A subset of human Rab GAPs influence Shiga toxin transport. (A) Shiga toxin uptake assays were performed on HeLa cells transfected with a library of wild-type human Rab GAPs. Those Rab GAPs showing a block in Shiga toxin uptake were retested as catalytically inactive RA mutants. To measure the extent of Shiga toxin uptake, HeLa cells were transfected with the GFP-tagged wild-type and catalytically inactive mutant GAPs indicated in the figure. These cells were then fixed and stained for a Golgi marker. The percentage of untransfected and transfected cells in which STxB had reached the Golgi was counted for each condition, and the specific reduction in Shiga toxin transport was calculated by subtracting these two figures (transfected − untransfected cells).
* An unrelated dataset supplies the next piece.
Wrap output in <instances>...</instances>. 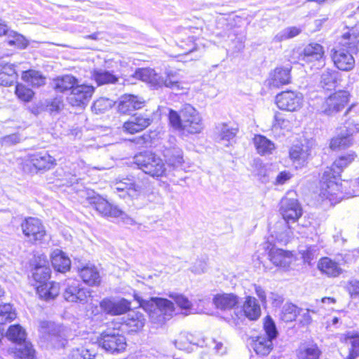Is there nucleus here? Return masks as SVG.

These numbers are plotted on the bar graph. The dotted red line indicates the cut-off chosen for consideration as a positive. Asterisks indicate that transport was the same as in control cells. (B) Images of the Rab GAPs showing a catalytic activity–dependent block or reduction in Shiga toxin uptake after 60 min. Shiga toxin is in red, transfected Rab GAPs are in green, and DNA is stained blue. (C) Cytotoxicity assays were performed using the Rab GAPs listed in the figure. The IC₅₀ of Shiga-like toxin 1 was measured in cells expressing either the wild type (WT) or the catalytically inactive (RA) mutant GAPs. These values were then corrected for transfection efficiency averaging 13.9–18.7%. An increase in the IC₅₀ for wild type compared with RA GAPs indicates reduced cytotoxicity, and this is plotted in the graph as the fold protection, with 1 (red dotted line) corresponding to no protection (n ≥ 3). The corrected IC₅₀ values for each condition are shown above each column, and the IC₅₀ of empty vector–transfected control cells was 3.5 ng/ml. Error bars represent SD. Bar, 10 μm.